• _TASKS TO COMPLETE_:
a - Decide whether each statement agrees with the item analysis abstract, answering yes or no and quoting the words that settle it: (i) the study examined 90 MCQs drawn from three tests; (ii) the students taking the tests were in their second year; (iii) SPSS version 20.0 was among the tools used for statistical analysis.
b - Rewrite the stretch of the item analysis abstract from "Dharmendra Kumar a, Raksha" through "quality MCQ bank.", replacing "reliability" with "consistency".

• _EXERCISE TEXT_:
-- Opening Marker --

Skip to main content
Medical Journal, Armed Forces India logoLink to Medical Journal, Armed Forces India
. 2021 Feb 2;77(Suppl 1):S85–S89. doi: 10.1016/j.mjafi.2020.11.007

Item analysis of multiple choice questions: A quality assurance test for an assessment tool

Dharmendra Kumar a, Raksha Jaipurkar b,, Atul Shekhar b, Gaurav Sikri c, V Srinivas d
PMCID: PMC7873707  PMID: 33612937

Abstract

Background

The item analysis of multiple choice questions (MCQs) is an essential tool that can provide input on validity and reliability of items. It helps to identify items which can be revised or discarded, thus building a quality MCQ bank.

Methods

The study focussed on item analysis of 90 MCQs of three tests conducted for 150 first year Bachelor of Medicine and Bachelor of Surgery (MBBS) physiology students. The item analysis explored the difficulty index (DIF I) and discrimination index (DI) with distractor effectiveness (DE). Statistical analysis was performed by using MS Excel 2010 and SPSS, version 20.0.

-- Closing Marker --

• _SUPPLIED ENTRIES_:
-- Opening Marker --

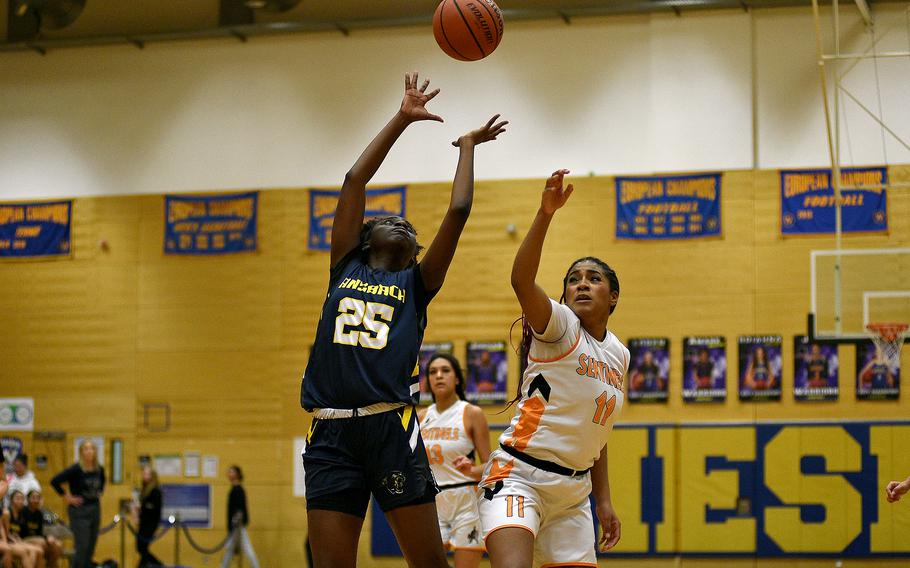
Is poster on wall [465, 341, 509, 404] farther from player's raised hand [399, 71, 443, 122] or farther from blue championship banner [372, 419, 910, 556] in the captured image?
player's raised hand [399, 71, 443, 122]

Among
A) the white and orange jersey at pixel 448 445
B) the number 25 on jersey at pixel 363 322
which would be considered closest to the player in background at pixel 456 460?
the white and orange jersey at pixel 448 445

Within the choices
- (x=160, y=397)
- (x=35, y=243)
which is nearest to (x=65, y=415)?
(x=160, y=397)

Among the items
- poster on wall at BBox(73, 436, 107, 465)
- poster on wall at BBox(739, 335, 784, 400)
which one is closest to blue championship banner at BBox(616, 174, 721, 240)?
poster on wall at BBox(739, 335, 784, 400)

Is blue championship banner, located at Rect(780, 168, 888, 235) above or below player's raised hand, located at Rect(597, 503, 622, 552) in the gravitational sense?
above

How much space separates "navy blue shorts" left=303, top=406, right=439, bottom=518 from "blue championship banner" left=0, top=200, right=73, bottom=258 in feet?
46.8

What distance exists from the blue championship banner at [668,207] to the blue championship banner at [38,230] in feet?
28.4

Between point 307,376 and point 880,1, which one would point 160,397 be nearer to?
point 880,1

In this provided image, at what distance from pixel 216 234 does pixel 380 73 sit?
3.49 metres

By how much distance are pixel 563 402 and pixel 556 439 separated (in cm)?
19

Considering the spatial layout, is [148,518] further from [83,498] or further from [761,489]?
[761,489]

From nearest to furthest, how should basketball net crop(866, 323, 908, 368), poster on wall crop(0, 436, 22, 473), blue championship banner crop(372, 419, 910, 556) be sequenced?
1. basketball net crop(866, 323, 908, 368)
2. blue championship banner crop(372, 419, 910, 556)
3. poster on wall crop(0, 436, 22, 473)

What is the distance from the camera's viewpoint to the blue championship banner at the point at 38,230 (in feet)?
58.9

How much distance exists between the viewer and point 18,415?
17.8 m

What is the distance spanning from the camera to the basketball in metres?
7.14
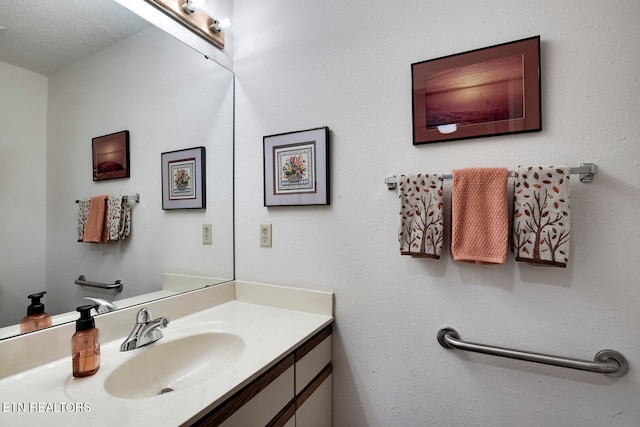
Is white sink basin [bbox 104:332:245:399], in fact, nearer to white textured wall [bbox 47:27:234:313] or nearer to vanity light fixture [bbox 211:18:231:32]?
white textured wall [bbox 47:27:234:313]

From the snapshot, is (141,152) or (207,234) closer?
(141,152)

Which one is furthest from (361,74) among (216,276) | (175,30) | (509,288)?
(216,276)

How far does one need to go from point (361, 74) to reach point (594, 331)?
1183mm

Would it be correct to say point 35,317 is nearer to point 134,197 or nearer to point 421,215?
point 134,197

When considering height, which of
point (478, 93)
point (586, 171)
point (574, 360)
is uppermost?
point (478, 93)

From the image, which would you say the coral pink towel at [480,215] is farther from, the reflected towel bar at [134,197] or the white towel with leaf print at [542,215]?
the reflected towel bar at [134,197]

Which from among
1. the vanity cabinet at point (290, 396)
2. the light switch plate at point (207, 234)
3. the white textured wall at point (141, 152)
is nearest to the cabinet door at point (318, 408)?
the vanity cabinet at point (290, 396)

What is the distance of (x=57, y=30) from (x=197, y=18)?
56cm

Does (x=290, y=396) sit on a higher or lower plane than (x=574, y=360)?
lower

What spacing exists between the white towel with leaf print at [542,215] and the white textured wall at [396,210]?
0.28 feet

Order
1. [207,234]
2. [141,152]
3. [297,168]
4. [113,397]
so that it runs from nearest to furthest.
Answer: [113,397], [141,152], [297,168], [207,234]

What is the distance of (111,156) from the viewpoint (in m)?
1.05

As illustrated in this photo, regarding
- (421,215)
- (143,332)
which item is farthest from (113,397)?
(421,215)

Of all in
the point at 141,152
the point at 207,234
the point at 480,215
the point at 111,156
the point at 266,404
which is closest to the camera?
the point at 266,404
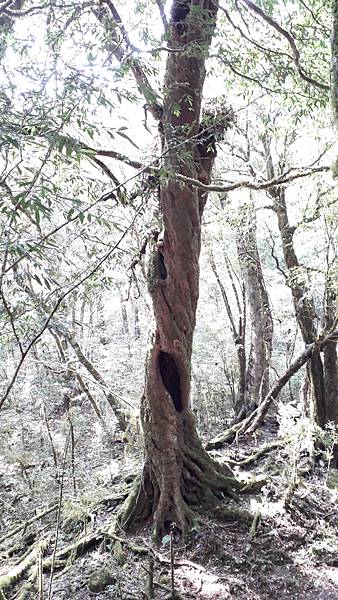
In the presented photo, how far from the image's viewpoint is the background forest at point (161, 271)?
246cm

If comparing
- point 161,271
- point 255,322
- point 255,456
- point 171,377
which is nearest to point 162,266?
point 161,271

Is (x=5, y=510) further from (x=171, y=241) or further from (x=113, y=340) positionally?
(x=113, y=340)

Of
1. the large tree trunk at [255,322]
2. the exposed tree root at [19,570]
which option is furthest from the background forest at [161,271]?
the large tree trunk at [255,322]

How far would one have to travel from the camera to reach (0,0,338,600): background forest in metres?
2.46

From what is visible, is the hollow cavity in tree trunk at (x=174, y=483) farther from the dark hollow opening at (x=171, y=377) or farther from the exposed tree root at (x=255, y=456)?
the exposed tree root at (x=255, y=456)

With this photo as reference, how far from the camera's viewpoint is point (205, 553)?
3.98m

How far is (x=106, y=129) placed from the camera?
2383mm

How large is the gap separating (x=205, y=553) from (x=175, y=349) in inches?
73.2

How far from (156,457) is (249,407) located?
4.24 metres

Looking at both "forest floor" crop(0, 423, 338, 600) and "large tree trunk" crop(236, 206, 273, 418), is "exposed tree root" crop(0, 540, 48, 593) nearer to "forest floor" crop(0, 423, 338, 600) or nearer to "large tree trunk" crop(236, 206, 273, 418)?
"forest floor" crop(0, 423, 338, 600)

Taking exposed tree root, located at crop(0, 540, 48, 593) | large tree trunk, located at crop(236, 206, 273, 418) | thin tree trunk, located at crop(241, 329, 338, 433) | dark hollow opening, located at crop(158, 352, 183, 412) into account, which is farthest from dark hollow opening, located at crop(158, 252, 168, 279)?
large tree trunk, located at crop(236, 206, 273, 418)

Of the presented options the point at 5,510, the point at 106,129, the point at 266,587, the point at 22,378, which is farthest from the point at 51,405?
the point at 106,129

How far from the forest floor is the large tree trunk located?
3.03m

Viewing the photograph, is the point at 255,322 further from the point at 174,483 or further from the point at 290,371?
the point at 174,483
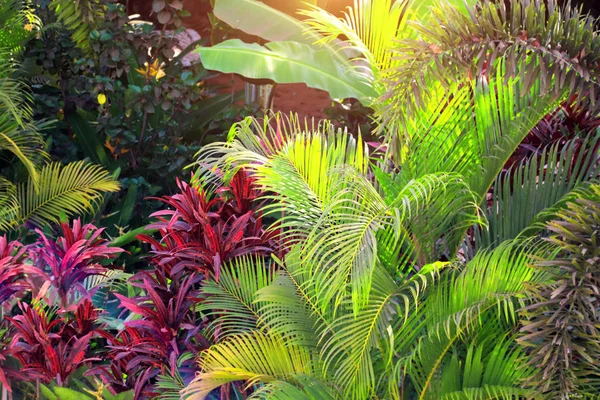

-- Closing Marker --

• _NUMBERED RESPONSES_:
a -
(i) Yes: "item analysis of 90 MCQs of three tests"
(ii) No: "150 first year Bachelor of Medicine and Bachelor of Surgery (MBBS) physiology students"
(iii) Yes: "Statistical analysis was performed by using MS Excel 2010 and SPSS, version 20.0."

b -
Dharmendra Kumar a, Raksha Jaipurkar b,, Atul Shekhar b, Gaurav Sikri c, V Srinivas d
PMCID: PMC7873707  PMID: 33612937

Abstract

Background

The item analysis of multiple choice questions (MCQs) is an essential tool that can provide input on validity and consistency of items. It helps to identify items which can be revised or discarded, thus building a quality MCQ bank.